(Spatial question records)
——————
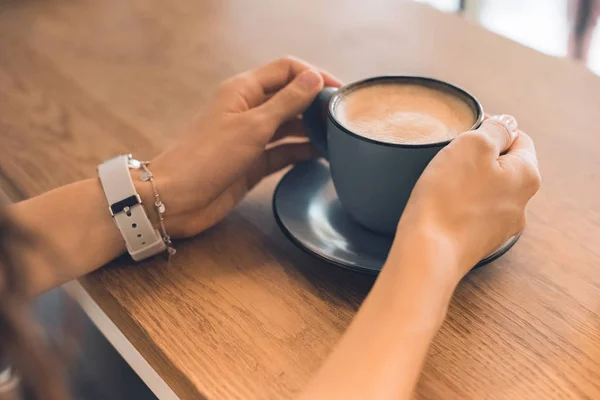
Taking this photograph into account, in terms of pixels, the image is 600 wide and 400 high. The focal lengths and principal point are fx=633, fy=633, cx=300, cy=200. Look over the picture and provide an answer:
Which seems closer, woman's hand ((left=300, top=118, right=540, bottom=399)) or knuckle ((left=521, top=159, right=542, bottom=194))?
woman's hand ((left=300, top=118, right=540, bottom=399))

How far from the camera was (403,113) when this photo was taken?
61 centimetres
——————
Update the records above by replacing "camera" with "lens" and keeping everything else the same. Leave the pictures out.

Taking this photograph into account, in terms of pixels, the image is 600 wide and 400 high. The focal lengths and principal point are fx=633, fy=633, cx=300, cy=200. Look over the picture and provide an answer:
Which seems closer, woman's hand ((left=300, top=118, right=540, bottom=399)) or knuckle ((left=521, top=159, right=542, bottom=194))?
woman's hand ((left=300, top=118, right=540, bottom=399))

How far from the lens was (403,113) when this photo was taken?
61 centimetres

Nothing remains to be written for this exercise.